BEGIN Provided information

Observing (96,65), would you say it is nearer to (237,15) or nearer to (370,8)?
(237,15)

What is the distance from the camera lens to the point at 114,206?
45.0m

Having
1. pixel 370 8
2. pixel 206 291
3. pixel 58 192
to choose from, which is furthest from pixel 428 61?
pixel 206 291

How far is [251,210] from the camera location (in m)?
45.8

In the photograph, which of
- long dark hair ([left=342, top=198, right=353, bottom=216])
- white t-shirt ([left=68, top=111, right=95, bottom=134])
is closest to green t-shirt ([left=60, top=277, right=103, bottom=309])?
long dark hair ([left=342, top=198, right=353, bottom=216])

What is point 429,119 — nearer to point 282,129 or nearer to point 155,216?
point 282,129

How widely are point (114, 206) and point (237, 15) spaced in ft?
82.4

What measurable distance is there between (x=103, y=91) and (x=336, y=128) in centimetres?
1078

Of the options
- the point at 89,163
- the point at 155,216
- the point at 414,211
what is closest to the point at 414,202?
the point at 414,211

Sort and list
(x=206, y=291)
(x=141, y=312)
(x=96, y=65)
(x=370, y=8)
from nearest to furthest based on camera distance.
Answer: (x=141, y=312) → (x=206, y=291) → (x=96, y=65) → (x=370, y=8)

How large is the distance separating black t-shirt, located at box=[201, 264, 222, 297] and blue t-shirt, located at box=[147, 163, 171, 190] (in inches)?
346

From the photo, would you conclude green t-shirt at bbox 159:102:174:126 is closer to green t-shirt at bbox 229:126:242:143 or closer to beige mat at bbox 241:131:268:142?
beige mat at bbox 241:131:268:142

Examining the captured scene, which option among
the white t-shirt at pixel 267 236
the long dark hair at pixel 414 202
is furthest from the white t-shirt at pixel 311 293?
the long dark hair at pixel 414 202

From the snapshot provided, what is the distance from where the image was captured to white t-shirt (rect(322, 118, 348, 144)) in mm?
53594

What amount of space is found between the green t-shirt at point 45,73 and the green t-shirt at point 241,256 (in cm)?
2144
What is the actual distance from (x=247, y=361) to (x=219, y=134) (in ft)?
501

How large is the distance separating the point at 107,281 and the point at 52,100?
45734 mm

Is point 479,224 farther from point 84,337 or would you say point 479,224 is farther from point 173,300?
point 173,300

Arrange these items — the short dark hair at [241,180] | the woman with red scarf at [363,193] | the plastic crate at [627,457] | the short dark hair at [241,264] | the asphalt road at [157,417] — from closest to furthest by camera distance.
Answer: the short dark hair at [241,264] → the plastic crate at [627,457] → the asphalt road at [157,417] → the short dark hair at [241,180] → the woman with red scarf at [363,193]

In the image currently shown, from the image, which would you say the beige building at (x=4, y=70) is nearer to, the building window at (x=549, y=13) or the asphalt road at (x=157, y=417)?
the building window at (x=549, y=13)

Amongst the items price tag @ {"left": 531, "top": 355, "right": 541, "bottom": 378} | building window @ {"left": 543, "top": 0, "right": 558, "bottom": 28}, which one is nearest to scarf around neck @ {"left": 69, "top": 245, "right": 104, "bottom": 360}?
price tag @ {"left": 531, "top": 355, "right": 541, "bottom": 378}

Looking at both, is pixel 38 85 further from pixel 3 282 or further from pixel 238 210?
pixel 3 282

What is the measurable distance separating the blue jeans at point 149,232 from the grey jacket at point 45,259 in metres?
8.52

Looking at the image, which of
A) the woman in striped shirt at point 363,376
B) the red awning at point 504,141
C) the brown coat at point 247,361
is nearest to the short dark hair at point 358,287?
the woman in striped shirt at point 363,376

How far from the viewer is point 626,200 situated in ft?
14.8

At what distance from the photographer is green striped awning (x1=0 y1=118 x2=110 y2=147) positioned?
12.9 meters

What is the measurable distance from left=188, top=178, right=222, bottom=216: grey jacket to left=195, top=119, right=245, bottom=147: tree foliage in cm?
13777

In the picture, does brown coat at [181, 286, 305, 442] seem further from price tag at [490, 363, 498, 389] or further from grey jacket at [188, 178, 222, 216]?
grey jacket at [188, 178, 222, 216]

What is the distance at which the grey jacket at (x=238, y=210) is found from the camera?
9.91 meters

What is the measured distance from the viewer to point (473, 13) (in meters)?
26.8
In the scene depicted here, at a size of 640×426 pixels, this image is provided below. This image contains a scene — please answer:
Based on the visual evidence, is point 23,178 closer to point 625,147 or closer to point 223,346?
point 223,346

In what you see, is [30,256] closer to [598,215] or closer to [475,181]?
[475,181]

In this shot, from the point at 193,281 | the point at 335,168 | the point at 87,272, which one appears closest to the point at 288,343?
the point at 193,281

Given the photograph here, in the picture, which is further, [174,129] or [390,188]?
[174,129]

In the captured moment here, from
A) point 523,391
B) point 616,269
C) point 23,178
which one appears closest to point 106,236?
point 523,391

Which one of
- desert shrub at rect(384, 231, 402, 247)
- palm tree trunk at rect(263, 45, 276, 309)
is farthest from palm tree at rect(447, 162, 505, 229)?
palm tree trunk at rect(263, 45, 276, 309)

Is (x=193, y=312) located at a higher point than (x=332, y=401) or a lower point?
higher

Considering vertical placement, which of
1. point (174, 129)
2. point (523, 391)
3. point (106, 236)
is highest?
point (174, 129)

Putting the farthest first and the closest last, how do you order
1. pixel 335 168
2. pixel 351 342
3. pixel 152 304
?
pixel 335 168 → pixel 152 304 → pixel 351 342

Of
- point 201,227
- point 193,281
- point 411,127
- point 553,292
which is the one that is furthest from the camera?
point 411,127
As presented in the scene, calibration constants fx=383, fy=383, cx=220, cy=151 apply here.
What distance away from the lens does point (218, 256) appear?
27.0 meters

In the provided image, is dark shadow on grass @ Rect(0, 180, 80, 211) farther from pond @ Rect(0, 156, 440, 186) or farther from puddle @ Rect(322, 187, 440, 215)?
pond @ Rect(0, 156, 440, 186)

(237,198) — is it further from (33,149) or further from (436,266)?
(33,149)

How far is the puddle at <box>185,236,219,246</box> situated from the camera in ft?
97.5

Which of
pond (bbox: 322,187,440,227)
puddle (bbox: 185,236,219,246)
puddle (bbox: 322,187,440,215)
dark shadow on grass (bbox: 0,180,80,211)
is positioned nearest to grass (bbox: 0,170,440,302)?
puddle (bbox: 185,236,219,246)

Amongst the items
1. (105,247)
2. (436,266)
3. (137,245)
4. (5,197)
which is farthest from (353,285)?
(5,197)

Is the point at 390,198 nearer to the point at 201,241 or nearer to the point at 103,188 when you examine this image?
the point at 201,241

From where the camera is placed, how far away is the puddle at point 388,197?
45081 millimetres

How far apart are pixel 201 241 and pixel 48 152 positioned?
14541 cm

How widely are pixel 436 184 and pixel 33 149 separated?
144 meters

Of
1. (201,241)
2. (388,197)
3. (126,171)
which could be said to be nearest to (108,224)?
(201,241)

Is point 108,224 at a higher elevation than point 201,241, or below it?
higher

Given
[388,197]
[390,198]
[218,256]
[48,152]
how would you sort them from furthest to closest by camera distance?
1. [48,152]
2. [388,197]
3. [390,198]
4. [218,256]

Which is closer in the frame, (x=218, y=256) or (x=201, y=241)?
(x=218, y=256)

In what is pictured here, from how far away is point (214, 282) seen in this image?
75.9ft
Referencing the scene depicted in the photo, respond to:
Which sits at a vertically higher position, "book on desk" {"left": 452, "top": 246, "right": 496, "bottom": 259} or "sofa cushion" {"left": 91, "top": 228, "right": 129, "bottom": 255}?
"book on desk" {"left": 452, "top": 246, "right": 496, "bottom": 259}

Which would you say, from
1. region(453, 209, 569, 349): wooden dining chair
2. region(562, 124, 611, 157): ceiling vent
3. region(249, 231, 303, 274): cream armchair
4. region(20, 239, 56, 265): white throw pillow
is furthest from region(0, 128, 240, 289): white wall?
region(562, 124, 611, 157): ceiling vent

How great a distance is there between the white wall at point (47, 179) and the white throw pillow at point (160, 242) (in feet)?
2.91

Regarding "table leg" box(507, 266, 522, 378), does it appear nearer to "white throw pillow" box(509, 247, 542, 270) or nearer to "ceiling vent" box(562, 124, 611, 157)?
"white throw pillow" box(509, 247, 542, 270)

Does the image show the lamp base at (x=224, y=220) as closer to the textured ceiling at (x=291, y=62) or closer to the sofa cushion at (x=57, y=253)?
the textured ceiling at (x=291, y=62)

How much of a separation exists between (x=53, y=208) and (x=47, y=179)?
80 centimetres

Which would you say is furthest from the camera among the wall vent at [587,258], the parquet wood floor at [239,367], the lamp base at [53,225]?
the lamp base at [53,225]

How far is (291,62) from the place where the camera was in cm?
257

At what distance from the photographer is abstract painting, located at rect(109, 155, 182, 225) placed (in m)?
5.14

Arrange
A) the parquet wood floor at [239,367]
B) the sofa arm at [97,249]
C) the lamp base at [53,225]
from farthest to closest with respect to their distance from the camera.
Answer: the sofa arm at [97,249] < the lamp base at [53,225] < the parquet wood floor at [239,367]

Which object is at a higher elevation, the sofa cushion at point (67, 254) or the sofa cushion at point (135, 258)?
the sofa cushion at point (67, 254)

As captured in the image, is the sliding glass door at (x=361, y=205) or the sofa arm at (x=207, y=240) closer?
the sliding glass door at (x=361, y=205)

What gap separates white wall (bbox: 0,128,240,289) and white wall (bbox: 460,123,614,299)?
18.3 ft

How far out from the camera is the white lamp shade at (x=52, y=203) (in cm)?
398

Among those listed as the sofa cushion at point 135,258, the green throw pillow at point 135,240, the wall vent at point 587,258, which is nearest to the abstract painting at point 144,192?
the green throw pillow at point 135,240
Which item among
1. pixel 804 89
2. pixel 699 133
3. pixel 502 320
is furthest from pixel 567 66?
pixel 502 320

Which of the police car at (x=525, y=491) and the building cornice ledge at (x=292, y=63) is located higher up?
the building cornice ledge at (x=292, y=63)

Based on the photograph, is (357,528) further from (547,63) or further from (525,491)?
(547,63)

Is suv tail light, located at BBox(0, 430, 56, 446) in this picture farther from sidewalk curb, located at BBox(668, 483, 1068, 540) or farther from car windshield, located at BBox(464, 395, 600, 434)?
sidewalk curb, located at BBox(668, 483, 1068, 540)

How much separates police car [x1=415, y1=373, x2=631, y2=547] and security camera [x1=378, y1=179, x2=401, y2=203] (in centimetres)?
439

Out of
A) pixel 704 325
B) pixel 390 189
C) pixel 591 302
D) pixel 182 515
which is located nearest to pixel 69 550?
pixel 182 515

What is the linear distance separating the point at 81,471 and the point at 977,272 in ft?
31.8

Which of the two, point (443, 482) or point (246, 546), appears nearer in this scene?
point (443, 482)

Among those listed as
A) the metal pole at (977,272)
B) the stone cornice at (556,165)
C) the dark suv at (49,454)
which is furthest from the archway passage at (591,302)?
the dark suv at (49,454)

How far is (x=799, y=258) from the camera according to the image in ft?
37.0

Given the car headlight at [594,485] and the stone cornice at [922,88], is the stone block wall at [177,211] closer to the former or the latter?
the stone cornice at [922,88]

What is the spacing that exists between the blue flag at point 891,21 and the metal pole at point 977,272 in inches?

END Provided information

[Goal of the exercise] Reproduce the entries in the stretch from the line containing "Is point 479,224" through the line containing "Answer: the short", substituting "further" for "farther" and leaving all else unchanged.

[Solution to the exercise]
Is point 479,224 further from point 84,337 or would you say point 479,224 is further from point 173,300?
point 173,300

Arrange these items — the short dark hair at [241,180] | the woman with red scarf at [363,193] | the plastic crate at [627,457] | the short dark hair at [241,264] | the asphalt road at [157,417] — from closest to furthest by camera distance.
Answer: the short dark hair at [241,264] → the plastic crate at [627,457] → the asphalt road at [157,417] → the short dark hair at [241,180] → the woman with red scarf at [363,193]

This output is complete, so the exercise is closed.